Post#1 » by RealGM Articles » Tue Jul 2, 2019 3:03 am

Ah yes, the Player Empowerment Era: where a guy can get dumped by the team that drafted him, make the best of his new surroundings, and then get shipped to a third franchise that doesn’t even want him. D’Angelo Russell got paid on Sunday evening, but that was always going to happen. When a 23-year-old guard averages 21 and 7, contract negotiations take only as long as the print job and the signatures do. The surprising thing is that, given the Nets weren’t interested in bringing Russell back, he wasn’t committing his future to the Mavericks or Timberwolves, youngish clubs that could use a pick and roll ace, but instead the Warriors, who perhaps never appeared in the same sentence as D’Angelo Russell before Bob Myers asked about acquiring him in a sign-and-trade once he knew Kevin Durant was headed to Brooklyn anyway.


It’s a move that makes sense for Golden State. They were set to lose Durant for nothing, and Russell is considerably better than nothing. Beyond that, this is in all likelihood an asset play rather than some avant garde on-court retooling. D’Angelo and Steph Curry overlap just about everywhere, except in areas where Steph is far superior, and Steve Kerr’s vertebrae rattle like wind chimes when he sees one of his big men set a screen at the top of the key. Marc Stein’s read on the situation feels correct: Russell’s ball-dominant stylings make him, at best, an awkward fit next to Curry, and he’s extremely likely to get traded again by the beginning of next season. He’s in San Francisco on an interim basis, to open the Chase Center, chip in some points in Klay Thompson’s absence, and yearn for a range life.

-------------------------

▶ [Directions]:
a) Using the article about D'Angelo Russell, answer these:
(i) What age does it give for Russell?
(ii) Which two clubs does it describe as youngish teams that could use a pick and roll ace?
(iii) Whose read on the situation does the writer consider correct?
b) List every person mentioned by name in the article about D'Angelo Russell.
The records that come next are separate material and have no connection to the Russell article.

-------------------------

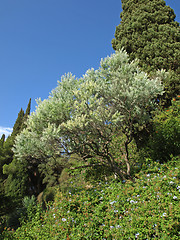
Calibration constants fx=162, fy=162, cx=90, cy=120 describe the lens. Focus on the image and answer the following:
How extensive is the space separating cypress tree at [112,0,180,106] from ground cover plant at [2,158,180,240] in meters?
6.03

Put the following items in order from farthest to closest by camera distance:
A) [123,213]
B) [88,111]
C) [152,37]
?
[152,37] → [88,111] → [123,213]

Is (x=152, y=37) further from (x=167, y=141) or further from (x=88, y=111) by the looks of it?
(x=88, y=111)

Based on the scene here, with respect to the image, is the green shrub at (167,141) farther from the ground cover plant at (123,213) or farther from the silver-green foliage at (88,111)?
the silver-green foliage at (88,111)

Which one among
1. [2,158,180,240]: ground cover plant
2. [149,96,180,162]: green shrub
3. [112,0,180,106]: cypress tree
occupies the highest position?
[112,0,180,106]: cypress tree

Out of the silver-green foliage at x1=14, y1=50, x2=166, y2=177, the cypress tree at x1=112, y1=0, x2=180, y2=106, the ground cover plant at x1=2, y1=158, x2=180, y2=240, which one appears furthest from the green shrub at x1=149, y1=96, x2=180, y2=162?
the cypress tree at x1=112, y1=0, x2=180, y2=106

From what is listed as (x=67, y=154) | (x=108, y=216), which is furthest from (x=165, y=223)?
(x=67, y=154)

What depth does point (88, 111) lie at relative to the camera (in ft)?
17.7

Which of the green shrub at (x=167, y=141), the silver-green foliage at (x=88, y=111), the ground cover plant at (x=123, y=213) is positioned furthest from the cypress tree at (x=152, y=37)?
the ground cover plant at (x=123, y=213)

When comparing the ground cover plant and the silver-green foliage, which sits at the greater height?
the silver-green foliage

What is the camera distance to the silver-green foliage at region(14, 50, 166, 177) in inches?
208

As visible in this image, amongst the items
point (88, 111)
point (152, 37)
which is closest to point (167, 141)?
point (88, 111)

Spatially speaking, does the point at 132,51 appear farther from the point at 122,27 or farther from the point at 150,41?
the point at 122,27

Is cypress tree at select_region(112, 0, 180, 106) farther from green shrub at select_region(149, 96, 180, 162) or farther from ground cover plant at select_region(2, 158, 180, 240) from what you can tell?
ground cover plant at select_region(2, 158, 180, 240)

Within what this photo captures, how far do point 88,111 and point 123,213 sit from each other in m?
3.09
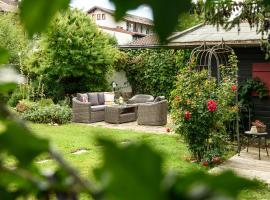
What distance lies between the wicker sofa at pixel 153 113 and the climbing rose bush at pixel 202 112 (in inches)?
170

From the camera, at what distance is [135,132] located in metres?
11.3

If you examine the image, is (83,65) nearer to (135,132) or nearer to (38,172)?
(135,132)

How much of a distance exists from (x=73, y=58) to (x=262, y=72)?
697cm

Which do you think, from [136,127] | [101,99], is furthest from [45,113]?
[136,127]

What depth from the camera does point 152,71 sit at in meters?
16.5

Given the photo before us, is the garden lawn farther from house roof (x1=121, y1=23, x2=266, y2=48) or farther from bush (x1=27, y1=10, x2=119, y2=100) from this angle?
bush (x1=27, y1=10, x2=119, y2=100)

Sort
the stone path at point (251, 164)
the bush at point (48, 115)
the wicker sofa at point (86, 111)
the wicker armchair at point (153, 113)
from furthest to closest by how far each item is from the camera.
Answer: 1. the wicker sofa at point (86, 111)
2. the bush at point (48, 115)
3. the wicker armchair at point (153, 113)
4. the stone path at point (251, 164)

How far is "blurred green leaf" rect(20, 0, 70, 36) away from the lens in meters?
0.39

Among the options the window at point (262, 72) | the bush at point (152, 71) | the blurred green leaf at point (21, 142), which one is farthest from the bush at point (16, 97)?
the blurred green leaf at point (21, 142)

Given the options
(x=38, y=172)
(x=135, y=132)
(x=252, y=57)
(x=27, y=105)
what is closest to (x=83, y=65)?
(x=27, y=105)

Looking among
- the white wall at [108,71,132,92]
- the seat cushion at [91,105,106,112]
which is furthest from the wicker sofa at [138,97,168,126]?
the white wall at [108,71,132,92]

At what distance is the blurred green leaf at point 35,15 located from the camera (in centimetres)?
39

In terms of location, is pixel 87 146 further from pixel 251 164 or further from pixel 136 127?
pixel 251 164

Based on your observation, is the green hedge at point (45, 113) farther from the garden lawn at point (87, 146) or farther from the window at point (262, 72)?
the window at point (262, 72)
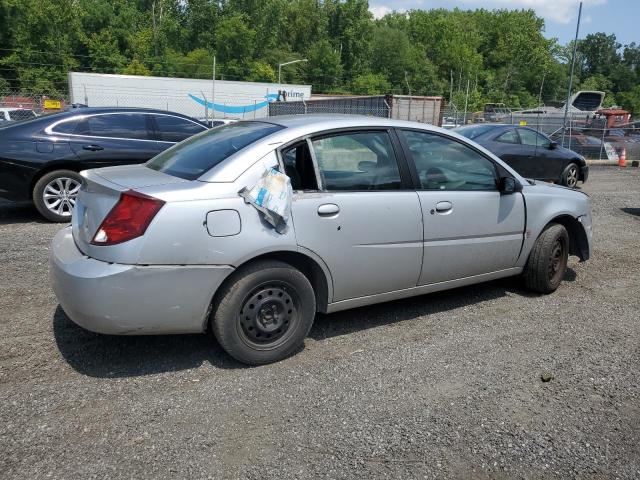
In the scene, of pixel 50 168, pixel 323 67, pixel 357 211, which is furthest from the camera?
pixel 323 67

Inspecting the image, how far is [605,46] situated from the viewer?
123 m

-------------------------

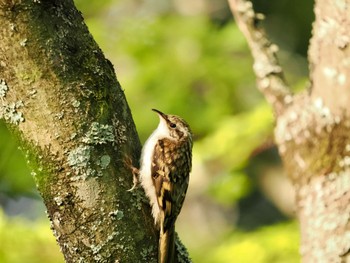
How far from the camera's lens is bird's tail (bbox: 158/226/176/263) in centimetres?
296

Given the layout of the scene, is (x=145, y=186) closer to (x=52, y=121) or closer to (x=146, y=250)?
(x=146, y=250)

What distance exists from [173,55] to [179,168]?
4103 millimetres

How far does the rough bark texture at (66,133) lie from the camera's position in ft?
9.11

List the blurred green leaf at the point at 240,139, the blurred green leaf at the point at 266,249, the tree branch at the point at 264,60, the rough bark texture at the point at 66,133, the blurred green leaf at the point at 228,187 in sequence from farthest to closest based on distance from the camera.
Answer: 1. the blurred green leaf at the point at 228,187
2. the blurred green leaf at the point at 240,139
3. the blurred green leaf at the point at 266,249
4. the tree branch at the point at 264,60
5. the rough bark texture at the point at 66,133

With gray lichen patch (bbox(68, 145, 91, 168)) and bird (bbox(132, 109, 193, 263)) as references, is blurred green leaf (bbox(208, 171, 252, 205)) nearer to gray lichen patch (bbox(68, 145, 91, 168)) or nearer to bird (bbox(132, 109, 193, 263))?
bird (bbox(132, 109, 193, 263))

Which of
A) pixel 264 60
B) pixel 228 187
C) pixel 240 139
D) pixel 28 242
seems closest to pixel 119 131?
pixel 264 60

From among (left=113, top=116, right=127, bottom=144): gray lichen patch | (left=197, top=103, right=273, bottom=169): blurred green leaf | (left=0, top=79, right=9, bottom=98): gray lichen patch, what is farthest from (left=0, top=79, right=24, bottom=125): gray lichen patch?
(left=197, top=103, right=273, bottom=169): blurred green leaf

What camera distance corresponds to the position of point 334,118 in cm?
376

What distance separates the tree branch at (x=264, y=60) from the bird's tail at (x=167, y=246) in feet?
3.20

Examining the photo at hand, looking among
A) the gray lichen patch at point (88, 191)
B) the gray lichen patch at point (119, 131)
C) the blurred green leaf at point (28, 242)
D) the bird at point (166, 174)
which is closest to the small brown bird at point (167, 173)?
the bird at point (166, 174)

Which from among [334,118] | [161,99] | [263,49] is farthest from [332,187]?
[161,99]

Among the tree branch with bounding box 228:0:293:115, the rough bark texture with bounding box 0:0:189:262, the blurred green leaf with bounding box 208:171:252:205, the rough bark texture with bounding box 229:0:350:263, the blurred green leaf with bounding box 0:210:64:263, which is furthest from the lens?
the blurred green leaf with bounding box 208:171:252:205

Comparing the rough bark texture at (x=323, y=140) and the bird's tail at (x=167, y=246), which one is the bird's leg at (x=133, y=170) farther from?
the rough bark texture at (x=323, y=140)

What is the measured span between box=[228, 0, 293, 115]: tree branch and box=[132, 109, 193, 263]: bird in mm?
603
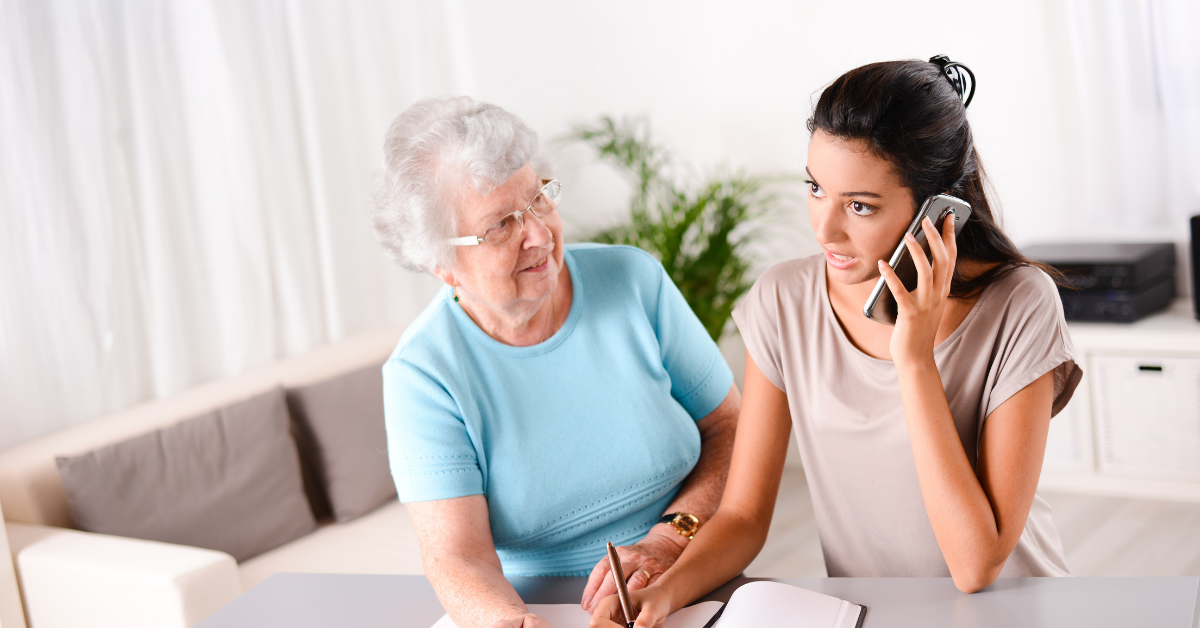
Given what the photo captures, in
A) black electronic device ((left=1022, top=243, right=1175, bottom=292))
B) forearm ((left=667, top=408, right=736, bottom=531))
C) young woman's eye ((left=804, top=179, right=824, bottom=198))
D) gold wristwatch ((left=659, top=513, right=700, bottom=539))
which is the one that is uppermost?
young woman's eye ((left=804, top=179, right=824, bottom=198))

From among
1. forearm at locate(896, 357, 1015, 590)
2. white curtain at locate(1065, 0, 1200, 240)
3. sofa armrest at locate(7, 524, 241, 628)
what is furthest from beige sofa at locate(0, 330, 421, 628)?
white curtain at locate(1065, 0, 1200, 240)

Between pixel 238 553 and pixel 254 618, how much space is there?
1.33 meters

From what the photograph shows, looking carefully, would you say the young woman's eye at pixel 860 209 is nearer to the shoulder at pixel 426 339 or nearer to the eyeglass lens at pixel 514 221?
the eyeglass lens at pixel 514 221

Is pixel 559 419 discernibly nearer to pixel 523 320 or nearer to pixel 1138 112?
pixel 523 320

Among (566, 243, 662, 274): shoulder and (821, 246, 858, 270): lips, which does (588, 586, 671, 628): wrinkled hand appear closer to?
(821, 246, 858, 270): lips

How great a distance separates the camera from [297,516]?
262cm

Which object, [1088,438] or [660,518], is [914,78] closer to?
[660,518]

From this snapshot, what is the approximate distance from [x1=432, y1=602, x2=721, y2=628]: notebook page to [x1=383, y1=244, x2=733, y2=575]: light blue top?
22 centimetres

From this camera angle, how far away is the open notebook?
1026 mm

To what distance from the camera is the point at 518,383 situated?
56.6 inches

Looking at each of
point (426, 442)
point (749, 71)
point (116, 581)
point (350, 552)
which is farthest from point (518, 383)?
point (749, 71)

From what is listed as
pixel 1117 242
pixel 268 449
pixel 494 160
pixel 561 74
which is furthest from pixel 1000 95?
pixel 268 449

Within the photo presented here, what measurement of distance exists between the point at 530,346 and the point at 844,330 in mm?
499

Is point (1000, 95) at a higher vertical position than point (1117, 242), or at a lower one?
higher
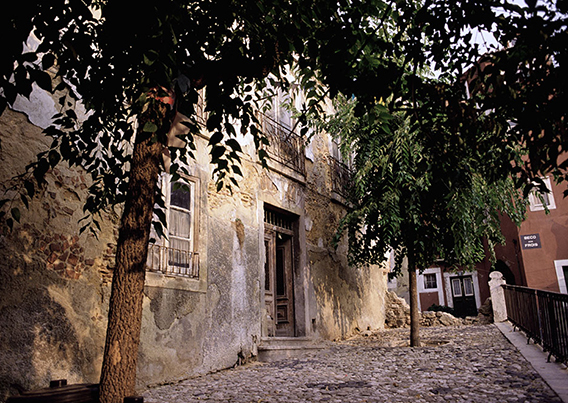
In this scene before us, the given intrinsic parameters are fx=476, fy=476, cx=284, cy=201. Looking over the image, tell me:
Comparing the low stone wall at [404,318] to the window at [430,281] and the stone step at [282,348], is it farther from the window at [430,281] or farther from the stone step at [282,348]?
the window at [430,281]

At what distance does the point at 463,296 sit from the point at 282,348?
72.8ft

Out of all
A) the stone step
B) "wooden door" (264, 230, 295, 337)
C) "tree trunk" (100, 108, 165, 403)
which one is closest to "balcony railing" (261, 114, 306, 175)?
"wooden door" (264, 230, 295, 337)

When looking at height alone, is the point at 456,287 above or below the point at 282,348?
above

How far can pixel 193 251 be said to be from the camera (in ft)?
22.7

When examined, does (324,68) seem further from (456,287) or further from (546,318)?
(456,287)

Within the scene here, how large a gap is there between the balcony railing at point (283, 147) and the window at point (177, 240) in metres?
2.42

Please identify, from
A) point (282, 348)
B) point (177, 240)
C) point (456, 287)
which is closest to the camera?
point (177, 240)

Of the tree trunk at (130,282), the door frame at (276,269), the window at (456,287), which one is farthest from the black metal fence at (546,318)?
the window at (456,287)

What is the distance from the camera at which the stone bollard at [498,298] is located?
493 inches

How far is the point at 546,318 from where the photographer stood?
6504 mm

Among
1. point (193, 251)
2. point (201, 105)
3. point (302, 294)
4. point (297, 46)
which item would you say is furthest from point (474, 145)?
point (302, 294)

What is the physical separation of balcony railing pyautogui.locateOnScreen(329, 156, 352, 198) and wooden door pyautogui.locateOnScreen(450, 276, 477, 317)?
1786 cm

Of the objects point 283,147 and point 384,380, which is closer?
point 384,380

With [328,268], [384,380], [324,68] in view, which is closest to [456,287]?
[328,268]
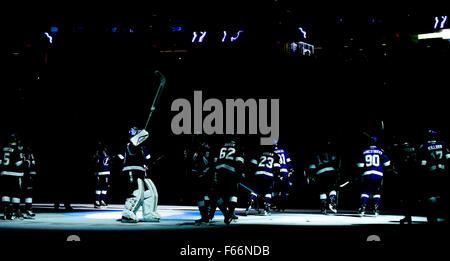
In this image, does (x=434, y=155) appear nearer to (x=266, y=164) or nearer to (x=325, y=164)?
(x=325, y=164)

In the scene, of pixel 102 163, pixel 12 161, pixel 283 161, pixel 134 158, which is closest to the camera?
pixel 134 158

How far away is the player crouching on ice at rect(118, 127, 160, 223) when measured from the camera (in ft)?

-------------------------

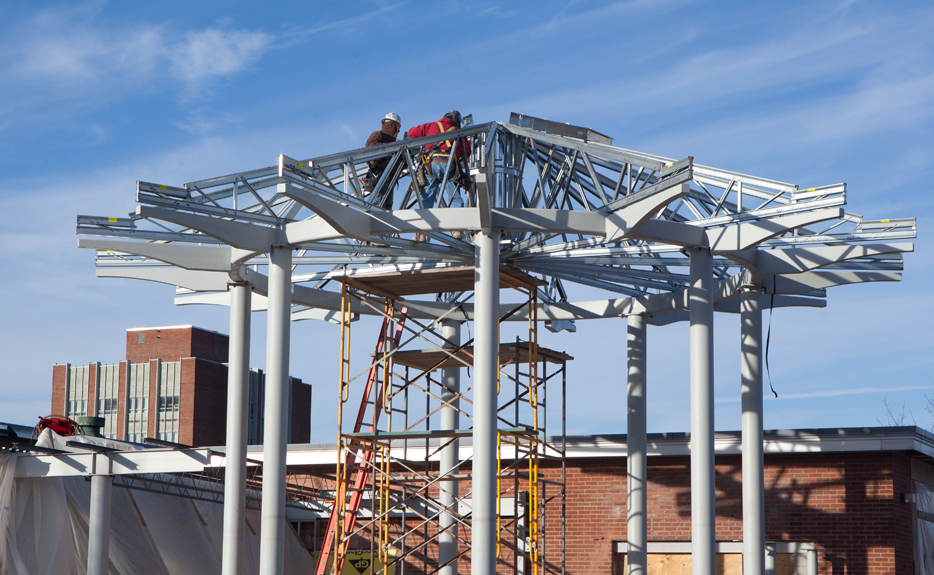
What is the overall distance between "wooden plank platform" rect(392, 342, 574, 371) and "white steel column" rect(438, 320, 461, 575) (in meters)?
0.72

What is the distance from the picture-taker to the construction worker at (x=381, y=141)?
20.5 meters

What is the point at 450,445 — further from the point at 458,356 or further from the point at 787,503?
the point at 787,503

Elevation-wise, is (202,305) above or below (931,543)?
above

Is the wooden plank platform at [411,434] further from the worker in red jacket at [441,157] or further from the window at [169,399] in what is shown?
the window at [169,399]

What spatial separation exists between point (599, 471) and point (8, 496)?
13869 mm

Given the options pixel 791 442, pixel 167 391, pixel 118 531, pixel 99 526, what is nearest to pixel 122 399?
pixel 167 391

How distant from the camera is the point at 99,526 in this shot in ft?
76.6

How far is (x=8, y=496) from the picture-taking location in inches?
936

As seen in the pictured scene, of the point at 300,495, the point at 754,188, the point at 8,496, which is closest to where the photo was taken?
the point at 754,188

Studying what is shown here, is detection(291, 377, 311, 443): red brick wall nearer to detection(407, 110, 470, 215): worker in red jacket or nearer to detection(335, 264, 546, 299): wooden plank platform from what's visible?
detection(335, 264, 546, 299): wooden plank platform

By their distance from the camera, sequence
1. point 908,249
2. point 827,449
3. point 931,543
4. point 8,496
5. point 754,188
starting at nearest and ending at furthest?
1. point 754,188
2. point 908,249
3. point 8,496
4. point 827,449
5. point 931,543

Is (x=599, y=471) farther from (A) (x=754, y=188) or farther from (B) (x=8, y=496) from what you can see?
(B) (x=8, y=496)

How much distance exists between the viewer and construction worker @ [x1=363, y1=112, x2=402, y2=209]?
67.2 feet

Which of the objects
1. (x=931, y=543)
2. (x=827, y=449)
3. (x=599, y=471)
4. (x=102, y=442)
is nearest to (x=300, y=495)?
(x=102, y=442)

-------------------------

▶ [Task answers]:
a)
(i) 23
(ii) The Mavericks and the Timberwolves
(iii) Marc Stein's

b) D'Angelo Russell, Bob Myers, Kevin Durant, Steph Curry, Steve Kerr, Marc Stein, Klay Thompson